TO DO.
(1) Do these statements agree with the book review below: (a) planning and forecasting bring little value in an uncertain future, (b) the growth hypothesis tests whether a product really delivers value to the customer, (c) the first step of the build-measure-learn loop after having an idea is the measure phase? Answer yes or no for each, quoting the deciding words of the book review.
(2) Can you reproduce the passage of the book review below word for word, beginning at the words "Point 3: The" and stopping after "next step, measure."?
PROVIDED TEXT Start Marker
Jordan Ogren

February 2, 2022

The Lean Startup <> Book Review 05

I'm fascinated with startups. They're a concrete reflection of what is needed to succeed in business. 

They don't have moats or establish revenue channels to rely on. They must build quickly, pivot when needed, and develop revenue sources.

Most established organizations could learn a thing or two from startups. And that's what I hope today's book review brings; a few lessons you can apply to your business.

The Lean Startup.jpg

The book: The Lean Startup by Eric Ries

Why you should read: To understand how entrepreneurs use continuous innovation to create successful businesses and how to implement innovation principles into your business to grow and sustain it.

TL;DR: The Lean Startup provides a framework, questions to ask, and mental models to use when infusing innovation into your company to not only grow but survive in the unknown future using real-world examples.

The main points:

Point 1: There are two main reasons startups fail: 
Reason 1: The allure of a good plan, a solid strategy, and thorough market research. 

Planning and forecasting are excellent, but they bring little value and do more harm than good in an uncertain future or unstable market conditions.

Reason 2: Going too far from the old management style and adopting a "just do it" mindset. 

Chaos is not the answer to growing a startup. Instead, you need processes and plans to ensure you can measure and pivot when things aren't working.

Point 2: The two assumptions (hypothesis) entrepreneurs make
Value hypothesis: This tests whether your product or service really delivers value to the customer.

Growth hypothesis: This tests how new customers will discover your product or service.

By having a firm hypothesis for both, you can test and figure out whether you're correct or way off. If way off, you must pivot with a new hypothesis to succeed.

"The problem with most entrepreneurs' plans is generally not that they don't follow sound strategic principles but that the facts upon which they are based are wrong."

Point 3: The critical strategic advantage startups (and companies) possess is learning
The company that can learn from their customers and marketplace the quickest wins.

"The ability to learn faster from customers is the essential competitive advantage that startups must possess."

The key is that learning must be as objective as possible. Too many times, we cherry-pick information to suit our hypothesis. Instead, we need to be honest and view the learning without subjectivity.

Point 4: The build-measure-learn loop is the key to continuous innovation
The first step–after having an idea–is to enter the build phase with a minimum viable product (MVP). Get this in the hands of ideal customers, leading to the next step, measure.
PROVIDED TEXT End Marker
EXTRACTED RECORDS Start Marker
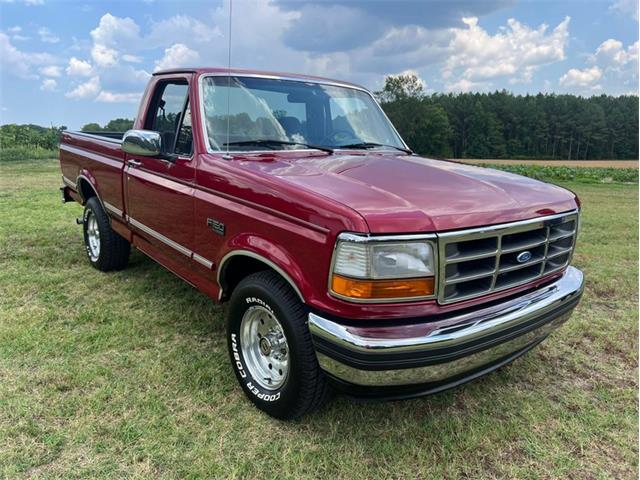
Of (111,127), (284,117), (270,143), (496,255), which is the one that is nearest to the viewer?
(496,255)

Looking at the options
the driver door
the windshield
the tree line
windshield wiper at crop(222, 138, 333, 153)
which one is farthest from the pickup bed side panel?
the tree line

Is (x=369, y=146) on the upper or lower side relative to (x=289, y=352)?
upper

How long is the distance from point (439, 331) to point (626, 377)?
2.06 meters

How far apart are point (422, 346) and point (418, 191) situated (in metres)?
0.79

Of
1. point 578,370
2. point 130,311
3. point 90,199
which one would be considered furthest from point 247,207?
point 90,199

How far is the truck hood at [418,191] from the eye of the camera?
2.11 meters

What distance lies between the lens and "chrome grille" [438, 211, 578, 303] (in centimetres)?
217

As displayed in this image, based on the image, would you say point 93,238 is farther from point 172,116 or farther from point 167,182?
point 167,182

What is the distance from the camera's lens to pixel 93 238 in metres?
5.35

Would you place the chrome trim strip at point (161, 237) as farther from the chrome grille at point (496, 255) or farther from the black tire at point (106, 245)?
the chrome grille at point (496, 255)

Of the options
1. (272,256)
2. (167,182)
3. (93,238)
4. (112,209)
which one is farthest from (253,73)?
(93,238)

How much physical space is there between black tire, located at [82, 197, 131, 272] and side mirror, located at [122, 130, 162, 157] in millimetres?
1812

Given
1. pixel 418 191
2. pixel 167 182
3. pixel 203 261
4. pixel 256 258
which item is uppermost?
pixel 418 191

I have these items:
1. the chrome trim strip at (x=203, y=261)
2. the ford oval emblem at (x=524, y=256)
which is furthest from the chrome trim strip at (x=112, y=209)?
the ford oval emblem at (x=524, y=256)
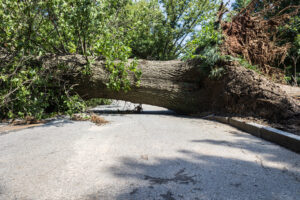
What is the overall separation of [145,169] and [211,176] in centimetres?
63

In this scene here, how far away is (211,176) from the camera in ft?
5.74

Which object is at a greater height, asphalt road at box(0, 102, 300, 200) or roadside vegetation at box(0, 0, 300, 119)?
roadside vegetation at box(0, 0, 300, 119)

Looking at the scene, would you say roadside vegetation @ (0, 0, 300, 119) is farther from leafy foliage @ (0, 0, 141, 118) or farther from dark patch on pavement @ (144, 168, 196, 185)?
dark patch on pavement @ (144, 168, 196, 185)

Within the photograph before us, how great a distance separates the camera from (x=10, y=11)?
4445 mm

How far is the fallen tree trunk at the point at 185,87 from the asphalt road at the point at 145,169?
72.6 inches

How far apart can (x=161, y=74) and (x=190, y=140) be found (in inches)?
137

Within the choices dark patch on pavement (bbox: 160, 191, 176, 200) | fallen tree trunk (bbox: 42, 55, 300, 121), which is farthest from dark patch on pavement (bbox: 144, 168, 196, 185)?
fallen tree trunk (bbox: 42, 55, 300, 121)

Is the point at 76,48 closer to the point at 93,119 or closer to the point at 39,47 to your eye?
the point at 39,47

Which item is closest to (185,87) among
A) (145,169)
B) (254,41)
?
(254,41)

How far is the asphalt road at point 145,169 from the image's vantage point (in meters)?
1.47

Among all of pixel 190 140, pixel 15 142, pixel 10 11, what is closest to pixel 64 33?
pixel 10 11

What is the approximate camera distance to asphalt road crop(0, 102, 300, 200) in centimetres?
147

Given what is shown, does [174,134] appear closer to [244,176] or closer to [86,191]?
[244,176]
EXTRACTED RECORDS End Marker
OUTPUTS BY TASK.
(1)
(a) Yes: "Planning and forecasting are excellent, but they bring little value and do more harm than good in an uncertain future or unstable market conditions."
(b) No: "Growth hypothesis: This tests how new customers will discover your product or service."
(c) No: "The first step–after having an idea–is to enter the build phase with a minimum viable product (MVP)."

(2)
Point 3: The critical strategic advantage startups (and companies) possess is learning
The company that can learn from their customers and marketplace the quickest wins.

"The ability to learn faster from customers is the essential competitive advantage that startups must possess."

The key is that learning must be as objective as possible. Too many times, we cherry-pick information to suit our hypothesis. Instead, we need to be honest and view the learning without subjectivity.

Point 4: The build-measure-learn loop is the key to continuous innovation
The first step–after having an idea–is to enter the build phase with a minimum viable product (MVP). Get this in the hands of ideal customers, leading to the next step, measure.